| SUPPLIED PASSAGE |
---

A Democratic strategy for Iraq
Gene Lyons
Posted on Wednesday, August 31, 2005
Don't hold your breath, but Democrats may be showing signs of life in
the national debate over Iraq. For most of three years, including Sen.
John Kerry's presidential campaign, party leaders have appeared fearful
of challenging George W. Bush's belligerent bungling. They haven't
wanted voters to mistake them for George McGovern, the World War II
bomber pilot and 1972 Democratic presidential candidate who made the
mistake of being right about Vietnam too soon. Now that may be changing.
As recently as July, the party establishment worried that Americans
couldn't be trusted to make elementary distinctions. Writing in the
Democratic Leadership Council's Blueprint Magazine, Will Marshall opined
that while "[i] ntellectually, of course, it's possible to separate Iraq
and the war on terror," Democrats needed to be wary lest voters mistake
them for anti-American, hippie pacifists. "[A] s the opposition party,"
Marshall wrote, "Democrats have a responsibility to hold the White House
accountable for the painfully high price we've paid in Iraq, the
thousands killed and wounded, and the billions of dollars spent. But
they must do so in a way that makes it clear they are rooting for
America to succeed in Iraq."

---

| EXTRACTED RECORDS |
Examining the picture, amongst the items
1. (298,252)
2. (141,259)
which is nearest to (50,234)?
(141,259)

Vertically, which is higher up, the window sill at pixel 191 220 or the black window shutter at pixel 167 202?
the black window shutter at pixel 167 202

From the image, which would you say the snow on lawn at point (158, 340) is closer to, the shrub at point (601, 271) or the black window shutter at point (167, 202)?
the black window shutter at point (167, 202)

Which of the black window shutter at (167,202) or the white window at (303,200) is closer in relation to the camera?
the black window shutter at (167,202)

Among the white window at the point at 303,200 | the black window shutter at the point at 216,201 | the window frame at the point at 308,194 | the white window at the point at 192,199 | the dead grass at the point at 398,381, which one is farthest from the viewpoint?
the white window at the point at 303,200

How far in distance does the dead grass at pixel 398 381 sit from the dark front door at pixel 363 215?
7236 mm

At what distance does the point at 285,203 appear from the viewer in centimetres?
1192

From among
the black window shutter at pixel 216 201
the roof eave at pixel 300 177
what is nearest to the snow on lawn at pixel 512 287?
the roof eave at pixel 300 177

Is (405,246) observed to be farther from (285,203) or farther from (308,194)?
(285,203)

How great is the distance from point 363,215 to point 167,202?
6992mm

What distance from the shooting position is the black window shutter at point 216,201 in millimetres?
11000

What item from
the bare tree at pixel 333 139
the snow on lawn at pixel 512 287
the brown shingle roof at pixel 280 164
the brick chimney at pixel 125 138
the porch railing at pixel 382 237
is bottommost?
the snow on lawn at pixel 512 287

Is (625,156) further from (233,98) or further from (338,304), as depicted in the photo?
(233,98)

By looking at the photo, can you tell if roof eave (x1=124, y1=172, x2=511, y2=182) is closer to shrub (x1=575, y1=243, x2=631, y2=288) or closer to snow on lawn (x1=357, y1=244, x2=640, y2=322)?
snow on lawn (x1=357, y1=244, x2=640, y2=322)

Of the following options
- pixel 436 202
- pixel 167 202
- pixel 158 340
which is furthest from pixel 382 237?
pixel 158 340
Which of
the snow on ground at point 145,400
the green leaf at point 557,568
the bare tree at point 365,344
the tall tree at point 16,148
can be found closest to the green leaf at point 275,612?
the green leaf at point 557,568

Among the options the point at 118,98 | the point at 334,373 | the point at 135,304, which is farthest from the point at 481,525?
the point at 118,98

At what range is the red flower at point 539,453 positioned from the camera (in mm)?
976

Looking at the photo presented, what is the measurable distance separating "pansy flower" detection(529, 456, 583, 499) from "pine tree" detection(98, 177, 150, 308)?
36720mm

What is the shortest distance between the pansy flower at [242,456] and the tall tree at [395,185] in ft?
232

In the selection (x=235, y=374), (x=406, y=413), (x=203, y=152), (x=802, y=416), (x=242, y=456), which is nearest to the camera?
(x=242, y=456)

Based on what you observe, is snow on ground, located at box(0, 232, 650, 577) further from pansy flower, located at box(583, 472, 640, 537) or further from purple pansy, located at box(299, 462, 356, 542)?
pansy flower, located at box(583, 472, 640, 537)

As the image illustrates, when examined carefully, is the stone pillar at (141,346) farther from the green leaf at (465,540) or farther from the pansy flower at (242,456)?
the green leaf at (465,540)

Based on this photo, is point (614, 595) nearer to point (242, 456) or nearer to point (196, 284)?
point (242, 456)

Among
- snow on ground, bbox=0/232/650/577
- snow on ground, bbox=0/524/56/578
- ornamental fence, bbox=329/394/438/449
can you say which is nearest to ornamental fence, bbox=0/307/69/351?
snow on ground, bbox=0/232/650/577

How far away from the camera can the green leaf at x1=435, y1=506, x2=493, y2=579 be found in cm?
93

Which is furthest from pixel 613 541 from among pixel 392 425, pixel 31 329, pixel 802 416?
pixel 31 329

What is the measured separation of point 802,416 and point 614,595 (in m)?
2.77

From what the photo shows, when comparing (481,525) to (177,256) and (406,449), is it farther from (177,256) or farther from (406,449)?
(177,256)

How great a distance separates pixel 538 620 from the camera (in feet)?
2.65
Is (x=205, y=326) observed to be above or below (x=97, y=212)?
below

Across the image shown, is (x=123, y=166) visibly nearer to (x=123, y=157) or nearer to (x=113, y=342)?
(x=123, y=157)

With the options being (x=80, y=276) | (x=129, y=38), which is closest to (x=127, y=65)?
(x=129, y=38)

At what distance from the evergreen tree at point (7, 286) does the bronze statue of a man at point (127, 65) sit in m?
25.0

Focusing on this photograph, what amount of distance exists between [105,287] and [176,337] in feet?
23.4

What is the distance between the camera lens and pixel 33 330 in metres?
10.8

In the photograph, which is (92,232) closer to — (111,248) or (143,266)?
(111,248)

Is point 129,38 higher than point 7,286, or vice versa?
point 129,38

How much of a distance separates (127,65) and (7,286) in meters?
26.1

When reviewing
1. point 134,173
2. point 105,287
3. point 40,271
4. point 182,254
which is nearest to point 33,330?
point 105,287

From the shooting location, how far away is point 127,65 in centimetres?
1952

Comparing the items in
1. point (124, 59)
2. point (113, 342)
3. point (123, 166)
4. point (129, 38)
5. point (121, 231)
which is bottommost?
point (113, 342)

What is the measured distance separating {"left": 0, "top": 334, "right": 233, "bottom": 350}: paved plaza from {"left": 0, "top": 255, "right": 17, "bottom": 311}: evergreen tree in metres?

---

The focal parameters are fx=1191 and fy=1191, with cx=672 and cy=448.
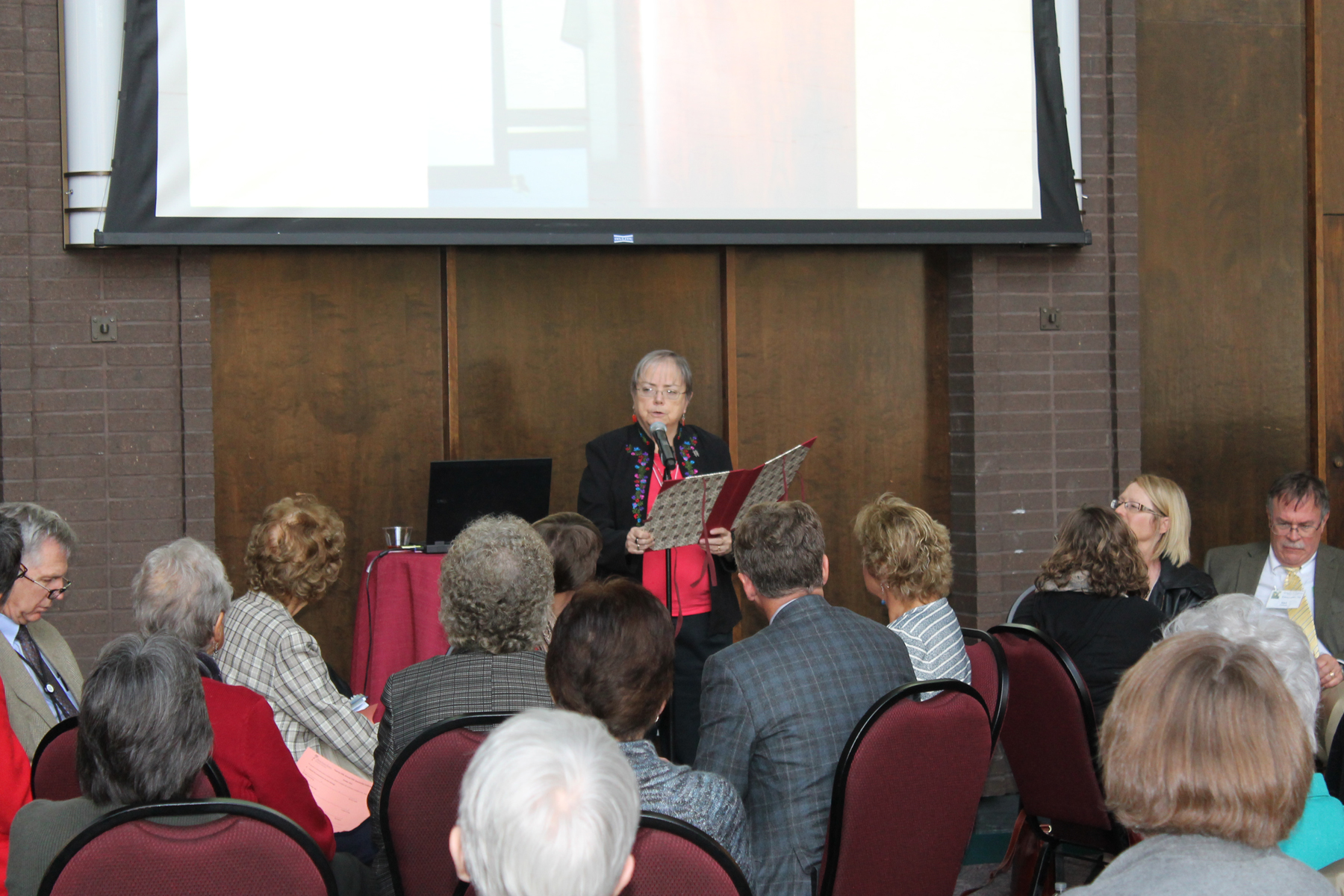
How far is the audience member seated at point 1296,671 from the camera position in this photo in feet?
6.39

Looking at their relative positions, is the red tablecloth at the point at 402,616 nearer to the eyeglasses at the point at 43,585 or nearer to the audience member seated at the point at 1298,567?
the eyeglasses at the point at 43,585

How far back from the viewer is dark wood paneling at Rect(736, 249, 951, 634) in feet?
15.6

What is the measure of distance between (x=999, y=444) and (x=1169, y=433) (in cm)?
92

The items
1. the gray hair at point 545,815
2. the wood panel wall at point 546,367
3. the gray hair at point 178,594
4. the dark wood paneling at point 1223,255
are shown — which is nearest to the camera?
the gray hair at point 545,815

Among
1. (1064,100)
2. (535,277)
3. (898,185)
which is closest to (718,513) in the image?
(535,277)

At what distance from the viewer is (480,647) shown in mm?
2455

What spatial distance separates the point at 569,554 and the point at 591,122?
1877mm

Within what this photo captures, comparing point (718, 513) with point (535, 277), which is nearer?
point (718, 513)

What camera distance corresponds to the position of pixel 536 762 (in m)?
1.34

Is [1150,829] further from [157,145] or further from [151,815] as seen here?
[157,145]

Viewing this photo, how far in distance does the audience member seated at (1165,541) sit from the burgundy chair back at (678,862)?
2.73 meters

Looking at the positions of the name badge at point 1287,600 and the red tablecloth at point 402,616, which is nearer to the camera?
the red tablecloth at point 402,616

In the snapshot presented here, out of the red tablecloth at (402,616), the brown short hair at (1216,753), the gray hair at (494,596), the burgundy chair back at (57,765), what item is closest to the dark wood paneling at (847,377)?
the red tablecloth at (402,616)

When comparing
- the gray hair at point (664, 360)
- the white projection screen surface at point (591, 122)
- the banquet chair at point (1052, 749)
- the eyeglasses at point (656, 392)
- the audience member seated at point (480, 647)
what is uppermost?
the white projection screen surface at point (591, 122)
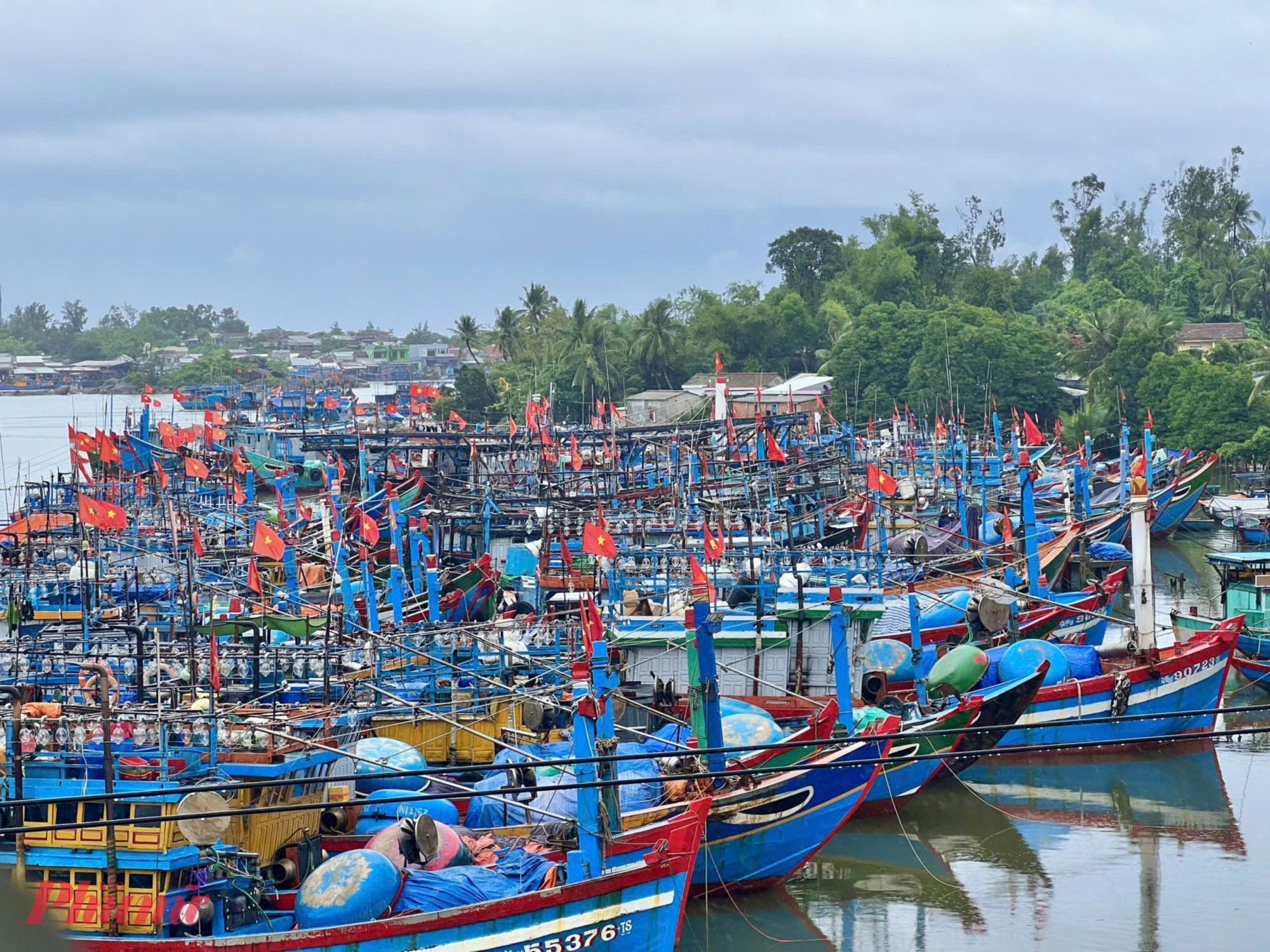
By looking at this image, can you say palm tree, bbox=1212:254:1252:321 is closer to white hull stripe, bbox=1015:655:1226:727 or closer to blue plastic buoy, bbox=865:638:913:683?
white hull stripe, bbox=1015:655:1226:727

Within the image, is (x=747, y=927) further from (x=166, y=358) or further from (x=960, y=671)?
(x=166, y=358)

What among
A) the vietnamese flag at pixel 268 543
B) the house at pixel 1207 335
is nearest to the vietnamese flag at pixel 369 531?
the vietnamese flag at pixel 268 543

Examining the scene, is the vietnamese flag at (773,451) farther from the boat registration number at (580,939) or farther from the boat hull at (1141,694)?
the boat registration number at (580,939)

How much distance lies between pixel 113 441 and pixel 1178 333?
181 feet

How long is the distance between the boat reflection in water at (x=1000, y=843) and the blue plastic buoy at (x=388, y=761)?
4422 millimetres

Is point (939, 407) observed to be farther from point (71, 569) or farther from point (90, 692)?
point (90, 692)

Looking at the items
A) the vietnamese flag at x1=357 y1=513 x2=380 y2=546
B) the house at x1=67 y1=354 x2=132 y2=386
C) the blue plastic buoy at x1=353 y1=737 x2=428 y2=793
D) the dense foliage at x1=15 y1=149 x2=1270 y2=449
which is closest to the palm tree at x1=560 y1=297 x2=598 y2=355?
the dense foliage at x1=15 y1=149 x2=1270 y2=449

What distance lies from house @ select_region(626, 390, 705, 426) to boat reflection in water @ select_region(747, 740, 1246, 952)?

---

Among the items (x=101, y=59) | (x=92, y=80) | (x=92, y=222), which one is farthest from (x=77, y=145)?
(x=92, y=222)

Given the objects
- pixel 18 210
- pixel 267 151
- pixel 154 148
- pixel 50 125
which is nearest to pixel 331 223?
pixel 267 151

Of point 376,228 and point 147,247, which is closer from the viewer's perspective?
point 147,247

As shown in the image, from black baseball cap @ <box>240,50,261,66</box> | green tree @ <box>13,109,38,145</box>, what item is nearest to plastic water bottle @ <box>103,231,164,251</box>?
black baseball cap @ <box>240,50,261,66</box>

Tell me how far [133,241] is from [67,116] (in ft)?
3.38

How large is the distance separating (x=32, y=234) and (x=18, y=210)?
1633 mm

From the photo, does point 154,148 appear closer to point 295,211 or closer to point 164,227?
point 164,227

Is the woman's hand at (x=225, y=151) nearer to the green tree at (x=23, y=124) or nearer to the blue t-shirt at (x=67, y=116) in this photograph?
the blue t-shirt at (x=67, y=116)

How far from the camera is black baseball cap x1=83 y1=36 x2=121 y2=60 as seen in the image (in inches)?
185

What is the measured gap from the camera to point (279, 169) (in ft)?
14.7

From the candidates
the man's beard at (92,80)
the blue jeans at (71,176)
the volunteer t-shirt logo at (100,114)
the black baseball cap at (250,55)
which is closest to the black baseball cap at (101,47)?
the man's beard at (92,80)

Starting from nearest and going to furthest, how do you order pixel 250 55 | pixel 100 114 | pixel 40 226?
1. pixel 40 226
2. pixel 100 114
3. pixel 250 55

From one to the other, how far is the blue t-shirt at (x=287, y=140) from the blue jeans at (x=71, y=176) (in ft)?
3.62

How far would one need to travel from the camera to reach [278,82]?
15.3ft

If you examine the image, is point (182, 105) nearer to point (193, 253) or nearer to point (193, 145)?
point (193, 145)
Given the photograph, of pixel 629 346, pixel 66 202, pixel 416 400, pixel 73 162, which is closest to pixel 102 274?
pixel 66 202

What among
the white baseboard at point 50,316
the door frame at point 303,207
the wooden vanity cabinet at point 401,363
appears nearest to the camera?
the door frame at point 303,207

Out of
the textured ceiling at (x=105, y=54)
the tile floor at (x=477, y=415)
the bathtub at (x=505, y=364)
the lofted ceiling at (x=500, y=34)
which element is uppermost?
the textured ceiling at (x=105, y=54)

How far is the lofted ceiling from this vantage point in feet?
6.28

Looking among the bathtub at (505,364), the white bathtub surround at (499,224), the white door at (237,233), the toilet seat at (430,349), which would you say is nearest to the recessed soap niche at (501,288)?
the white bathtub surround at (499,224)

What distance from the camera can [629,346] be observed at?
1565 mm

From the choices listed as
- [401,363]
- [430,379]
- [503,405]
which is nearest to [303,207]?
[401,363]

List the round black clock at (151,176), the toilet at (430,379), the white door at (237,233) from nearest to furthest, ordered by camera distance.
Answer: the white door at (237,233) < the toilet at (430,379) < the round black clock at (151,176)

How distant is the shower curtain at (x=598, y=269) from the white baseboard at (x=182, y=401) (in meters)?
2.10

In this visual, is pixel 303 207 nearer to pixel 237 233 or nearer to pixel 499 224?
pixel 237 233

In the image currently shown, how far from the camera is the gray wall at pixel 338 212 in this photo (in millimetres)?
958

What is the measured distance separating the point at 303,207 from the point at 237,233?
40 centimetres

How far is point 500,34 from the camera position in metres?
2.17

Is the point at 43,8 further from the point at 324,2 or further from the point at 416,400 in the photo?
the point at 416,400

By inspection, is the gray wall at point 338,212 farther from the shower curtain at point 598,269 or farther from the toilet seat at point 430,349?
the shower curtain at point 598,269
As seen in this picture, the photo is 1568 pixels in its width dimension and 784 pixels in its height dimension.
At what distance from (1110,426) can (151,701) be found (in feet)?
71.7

---

| ACTIVITIES |
A. According to the column on a Democratic strategy for Iraq, why have Democratic party leaders appeared fearful of challenging George W. Bush? Answer in one to three sentences.
B. Transcribe the column on a Democratic strategy for Iraq between "A Democratic strategy" and "may be changing.", inclusive.

| SOLUTIONS BELOW |
A. They haven't wanted voters to mistake them for George McGovern, the World War II bomber pilot and 1972 Democratic presidential candidate who made the mistake of being right about Vietnam too soon.

B.
A Democratic strategy for Iraq
Gene Lyons
Posted on Wednesday, August 31, 2005
Don't hold your breath, but Democrats may be showing signs of life in
the national debate over Iraq. For most of three years, including Sen.
John Kerry's presidential campaign, party leaders have appeared fearful
of challenging George W. Bush's belligerent bungling. They haven't
wanted voters to mistake them for George McGovern, the World War II
bomber pilot and 1972 Democratic presidential candidate who made the
mistake of being right about Vietnam too soon. Now that may be changing.